The cluster analysis focusing on a specific clinical feature showed similar results, exhibiting a predominantly axial and a predominantly peripheral phenotype, but yielding three groups for each of the manifestation. In the analysis using information about the specific location of arthritis, hip involvement was especially noticed in the axial phenotype, confirming the association between this joint and axial disease18 . At variance, shoulder involvement was not especially noteworthy in the axial but was more predominant in the peripheral phenotype; in addition, in the MCA analysis, we found a strong association of this location with the knee and ankle, suggesting that, as opposed to the hip, the shoulder behaves mostly as a peripheral rather than an axial joint.

The results from the cluster analysis of enthesitis showed three clusters, with two of them resembled the axial phenotype: a ‘pure’ axial disease with axial involvement and heel enthesitis as the major clinical presentation, and a second cluster with predominantly axial enthesitis (eg, nuchal crests, thoracic and lumbar spinous processes, iliac tuberosities…). In fact, in both of these clusters, the most frequent diagnosis according to the rheumatologist was axSpA (61.4% and 64.1%, respectively). With regard to the enthesitis, a third cluster resembling a peripheral phenotype was found, which was associated more frequently with psoriasis. This group with peripheral polyenthesitis exhibited a higher prevalence of fibromyalgia according to the FiRST questionnaire in comparison with the clusters resembling axial phenotypes. However, whether these patients suffered from a true inflammatory polyenthesitis or a concomitant fibromyalgia cannot be distinguished in this study.
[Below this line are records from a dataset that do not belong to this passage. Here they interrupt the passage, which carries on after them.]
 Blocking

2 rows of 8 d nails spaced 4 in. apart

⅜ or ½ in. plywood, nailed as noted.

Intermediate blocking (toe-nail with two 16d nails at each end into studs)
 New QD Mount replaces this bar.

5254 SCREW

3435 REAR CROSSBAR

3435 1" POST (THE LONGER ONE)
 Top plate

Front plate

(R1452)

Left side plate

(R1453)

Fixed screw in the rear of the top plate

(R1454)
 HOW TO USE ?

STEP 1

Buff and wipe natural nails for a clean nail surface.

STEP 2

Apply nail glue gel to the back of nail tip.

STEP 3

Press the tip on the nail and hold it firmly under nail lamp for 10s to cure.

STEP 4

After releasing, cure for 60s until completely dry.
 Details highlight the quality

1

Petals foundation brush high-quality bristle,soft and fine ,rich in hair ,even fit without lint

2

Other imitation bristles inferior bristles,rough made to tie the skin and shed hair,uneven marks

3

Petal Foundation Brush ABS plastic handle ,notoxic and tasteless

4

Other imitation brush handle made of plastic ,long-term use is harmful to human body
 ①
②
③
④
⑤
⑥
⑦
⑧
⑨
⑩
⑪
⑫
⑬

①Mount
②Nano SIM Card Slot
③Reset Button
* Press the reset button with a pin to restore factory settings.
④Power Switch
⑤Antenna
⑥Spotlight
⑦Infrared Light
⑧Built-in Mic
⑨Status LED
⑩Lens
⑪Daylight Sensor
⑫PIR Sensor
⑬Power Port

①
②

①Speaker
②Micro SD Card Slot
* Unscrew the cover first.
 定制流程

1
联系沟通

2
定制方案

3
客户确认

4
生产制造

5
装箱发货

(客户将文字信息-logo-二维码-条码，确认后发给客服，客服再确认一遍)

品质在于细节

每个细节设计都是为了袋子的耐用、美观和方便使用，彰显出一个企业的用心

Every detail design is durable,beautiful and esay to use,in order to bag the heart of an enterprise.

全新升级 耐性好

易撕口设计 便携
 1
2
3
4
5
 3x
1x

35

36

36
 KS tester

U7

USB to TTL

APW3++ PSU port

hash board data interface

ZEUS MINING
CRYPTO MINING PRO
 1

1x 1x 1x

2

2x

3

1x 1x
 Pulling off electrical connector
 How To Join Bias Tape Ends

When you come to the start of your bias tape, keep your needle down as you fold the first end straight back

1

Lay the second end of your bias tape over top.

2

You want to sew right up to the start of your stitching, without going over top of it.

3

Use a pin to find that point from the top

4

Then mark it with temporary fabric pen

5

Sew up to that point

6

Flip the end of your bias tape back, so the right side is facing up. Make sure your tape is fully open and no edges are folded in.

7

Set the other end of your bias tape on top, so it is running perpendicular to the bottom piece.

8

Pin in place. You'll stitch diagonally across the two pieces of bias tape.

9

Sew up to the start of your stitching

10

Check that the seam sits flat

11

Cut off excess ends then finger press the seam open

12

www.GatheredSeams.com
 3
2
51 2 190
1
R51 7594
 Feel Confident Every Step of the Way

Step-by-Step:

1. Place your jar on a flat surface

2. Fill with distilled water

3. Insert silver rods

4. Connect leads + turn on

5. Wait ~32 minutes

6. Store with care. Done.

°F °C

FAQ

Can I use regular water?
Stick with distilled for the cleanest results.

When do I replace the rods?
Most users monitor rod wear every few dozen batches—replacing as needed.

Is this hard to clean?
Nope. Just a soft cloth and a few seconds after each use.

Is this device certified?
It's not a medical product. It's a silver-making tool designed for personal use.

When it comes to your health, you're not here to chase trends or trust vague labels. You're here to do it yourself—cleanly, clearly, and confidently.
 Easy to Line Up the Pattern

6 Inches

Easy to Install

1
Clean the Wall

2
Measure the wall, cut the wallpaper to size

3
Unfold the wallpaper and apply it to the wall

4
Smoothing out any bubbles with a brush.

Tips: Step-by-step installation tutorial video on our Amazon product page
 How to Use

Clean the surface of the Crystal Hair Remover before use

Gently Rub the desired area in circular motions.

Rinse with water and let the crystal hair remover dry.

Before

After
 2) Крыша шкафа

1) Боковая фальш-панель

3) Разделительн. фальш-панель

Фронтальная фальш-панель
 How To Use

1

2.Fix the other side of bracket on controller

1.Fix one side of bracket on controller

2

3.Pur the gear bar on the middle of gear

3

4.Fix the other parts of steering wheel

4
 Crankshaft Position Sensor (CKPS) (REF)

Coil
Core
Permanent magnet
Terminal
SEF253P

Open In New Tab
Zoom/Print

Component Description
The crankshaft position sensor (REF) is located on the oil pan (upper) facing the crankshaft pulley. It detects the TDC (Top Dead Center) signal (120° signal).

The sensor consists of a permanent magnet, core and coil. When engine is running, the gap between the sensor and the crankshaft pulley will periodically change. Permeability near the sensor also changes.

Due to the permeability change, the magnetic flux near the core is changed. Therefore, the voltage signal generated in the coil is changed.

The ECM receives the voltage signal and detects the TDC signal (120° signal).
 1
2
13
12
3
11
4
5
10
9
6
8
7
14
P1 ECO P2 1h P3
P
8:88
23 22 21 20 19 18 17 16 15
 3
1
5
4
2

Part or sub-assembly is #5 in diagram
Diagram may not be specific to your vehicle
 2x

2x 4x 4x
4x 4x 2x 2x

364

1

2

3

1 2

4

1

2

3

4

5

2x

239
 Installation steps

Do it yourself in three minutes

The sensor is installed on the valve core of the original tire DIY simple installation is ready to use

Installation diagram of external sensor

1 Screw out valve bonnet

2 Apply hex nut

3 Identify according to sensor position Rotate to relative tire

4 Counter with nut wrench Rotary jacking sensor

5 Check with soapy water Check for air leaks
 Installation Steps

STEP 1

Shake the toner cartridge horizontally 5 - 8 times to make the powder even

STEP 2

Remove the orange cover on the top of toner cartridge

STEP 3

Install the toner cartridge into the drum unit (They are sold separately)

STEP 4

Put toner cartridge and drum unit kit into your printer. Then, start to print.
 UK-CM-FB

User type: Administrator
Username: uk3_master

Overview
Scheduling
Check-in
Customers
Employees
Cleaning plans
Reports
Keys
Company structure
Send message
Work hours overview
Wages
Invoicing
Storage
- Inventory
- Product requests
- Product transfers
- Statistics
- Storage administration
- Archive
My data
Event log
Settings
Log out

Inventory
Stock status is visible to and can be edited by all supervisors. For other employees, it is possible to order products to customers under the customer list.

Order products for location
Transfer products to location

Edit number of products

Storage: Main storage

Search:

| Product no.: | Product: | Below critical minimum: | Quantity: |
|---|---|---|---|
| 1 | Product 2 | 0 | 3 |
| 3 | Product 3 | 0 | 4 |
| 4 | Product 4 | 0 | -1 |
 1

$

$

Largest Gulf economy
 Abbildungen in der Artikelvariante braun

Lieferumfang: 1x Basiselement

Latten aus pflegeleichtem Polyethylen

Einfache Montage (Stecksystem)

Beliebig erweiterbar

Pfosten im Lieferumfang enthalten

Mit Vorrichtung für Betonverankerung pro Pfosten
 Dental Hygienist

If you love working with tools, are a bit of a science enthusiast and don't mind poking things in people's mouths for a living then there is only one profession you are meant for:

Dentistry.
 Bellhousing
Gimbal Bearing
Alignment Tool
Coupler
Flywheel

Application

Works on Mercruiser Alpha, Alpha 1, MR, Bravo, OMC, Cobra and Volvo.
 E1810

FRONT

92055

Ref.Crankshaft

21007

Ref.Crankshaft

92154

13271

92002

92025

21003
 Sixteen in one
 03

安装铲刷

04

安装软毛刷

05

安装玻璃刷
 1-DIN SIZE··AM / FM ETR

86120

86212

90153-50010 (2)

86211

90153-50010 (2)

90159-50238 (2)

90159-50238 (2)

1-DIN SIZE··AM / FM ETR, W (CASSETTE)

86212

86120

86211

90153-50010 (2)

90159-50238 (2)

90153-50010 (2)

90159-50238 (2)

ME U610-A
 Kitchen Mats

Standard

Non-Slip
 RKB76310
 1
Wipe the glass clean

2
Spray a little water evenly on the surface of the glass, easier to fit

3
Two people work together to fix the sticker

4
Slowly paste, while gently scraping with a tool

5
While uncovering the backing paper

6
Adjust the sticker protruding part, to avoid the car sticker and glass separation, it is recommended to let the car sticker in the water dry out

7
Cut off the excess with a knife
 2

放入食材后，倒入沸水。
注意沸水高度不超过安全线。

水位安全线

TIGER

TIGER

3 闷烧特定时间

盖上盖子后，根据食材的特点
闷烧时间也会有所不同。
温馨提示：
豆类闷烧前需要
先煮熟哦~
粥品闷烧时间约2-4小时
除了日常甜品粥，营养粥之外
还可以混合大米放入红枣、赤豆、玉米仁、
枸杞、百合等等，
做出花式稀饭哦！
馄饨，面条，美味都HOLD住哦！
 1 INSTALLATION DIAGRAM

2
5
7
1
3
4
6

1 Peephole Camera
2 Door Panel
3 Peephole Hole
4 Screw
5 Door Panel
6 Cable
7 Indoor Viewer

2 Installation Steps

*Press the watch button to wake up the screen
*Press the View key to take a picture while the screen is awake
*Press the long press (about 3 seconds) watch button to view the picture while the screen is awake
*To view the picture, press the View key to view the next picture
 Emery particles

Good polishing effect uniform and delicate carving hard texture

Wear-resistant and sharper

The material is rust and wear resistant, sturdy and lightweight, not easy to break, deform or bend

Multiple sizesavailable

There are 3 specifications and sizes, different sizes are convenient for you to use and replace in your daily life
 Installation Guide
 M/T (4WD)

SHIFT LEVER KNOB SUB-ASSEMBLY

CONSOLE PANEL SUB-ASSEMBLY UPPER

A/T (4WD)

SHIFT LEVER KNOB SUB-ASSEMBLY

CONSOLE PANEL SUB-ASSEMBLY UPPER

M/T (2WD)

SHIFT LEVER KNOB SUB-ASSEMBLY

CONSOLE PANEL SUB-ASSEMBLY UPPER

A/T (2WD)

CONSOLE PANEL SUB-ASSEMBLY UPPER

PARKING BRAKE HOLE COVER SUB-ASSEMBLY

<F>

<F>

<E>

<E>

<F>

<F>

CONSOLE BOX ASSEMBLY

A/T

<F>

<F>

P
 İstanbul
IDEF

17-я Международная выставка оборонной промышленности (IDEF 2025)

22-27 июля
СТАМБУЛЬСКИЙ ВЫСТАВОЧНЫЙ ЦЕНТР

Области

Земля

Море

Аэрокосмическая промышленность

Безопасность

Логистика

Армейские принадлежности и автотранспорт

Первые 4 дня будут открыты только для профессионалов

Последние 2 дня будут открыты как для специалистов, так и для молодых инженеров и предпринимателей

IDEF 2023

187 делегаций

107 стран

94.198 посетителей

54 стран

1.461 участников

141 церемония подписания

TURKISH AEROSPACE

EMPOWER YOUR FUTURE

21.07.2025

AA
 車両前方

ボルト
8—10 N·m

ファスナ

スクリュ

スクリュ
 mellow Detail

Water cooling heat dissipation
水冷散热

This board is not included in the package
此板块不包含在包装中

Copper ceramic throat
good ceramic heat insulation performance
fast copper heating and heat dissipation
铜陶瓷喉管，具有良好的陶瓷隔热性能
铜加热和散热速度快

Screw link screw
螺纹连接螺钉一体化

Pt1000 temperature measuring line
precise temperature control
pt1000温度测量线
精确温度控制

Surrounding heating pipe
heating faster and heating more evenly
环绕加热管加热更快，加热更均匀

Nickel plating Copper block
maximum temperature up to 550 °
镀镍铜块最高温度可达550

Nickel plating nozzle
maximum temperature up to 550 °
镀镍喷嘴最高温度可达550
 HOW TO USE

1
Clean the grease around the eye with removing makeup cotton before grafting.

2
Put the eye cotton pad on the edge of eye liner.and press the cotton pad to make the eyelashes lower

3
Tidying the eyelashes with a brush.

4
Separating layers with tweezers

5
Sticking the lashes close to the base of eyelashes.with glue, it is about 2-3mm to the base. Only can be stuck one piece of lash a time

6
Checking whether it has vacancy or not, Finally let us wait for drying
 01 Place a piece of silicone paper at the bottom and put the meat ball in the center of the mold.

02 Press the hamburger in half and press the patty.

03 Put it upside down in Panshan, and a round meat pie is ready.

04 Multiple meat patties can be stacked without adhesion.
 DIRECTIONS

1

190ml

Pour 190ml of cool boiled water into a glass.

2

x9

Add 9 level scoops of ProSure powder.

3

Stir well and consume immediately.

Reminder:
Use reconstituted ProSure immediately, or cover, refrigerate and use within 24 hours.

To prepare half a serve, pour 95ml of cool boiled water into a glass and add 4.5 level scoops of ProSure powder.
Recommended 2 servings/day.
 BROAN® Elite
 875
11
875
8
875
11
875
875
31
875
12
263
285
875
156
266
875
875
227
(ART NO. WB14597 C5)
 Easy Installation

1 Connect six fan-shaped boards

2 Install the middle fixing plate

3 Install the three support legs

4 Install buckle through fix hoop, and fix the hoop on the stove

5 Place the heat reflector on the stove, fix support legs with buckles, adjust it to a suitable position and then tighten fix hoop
This study has some limitations and some strengths. One major limitation is the difficulty of correctly evaluating peripheral involvement that occurred before the study visit, which may be hampered by recall bias, especially in patients with a long-standing disease. Another limitation is the cross-sectional nature of the study, which precludes the evaluation of the cluster evolution over time. The main strength of this study is the large sample size and the number of participating countries providing a worldwide representation of patients from the whole spectrum of SpA and PsA. In fact, an important homogeneity in the distribution of clusters across regions was found, which justify the pooling analysis of the data (online supplemental table S1).

In summary, these results distinguish two main phenotypes (a predominantly axial and a predominantly peripheral phenotype) on the basis of the peripheral manifestations, which fitted a clinical diagnosis of axSpA and pSpA (including PsA), respectively. This study does not only suggest that clinicians include peripheral manifestations in their assessment of whether a patient has axial or peripheral SpA; it also emphasises several other interesting elements, such a close association between heel enthesitis and axial SpA and a difference between root joints (eg, shoulder is more related with the peripheral phenotype while hip is more related with the axial one). Thus, the often-artificial difference between axial and peripheral SpA therefore continues to make sense, although whether PsA can be considered part of SpA or as a separate entity cannot be answered with this study. However, an important overlap of peripheral manifestations was found across the different underlying entities. These results also confirm the variability of making a diagnosis by rheumatologists depending on the presence of peripheral manifestations.

Future prospective studies would be useful to assess the changes in phenotypes over time, and molecular and genetic studies are needed to evaluate whether these clinical phenotypes are genetically similar or different.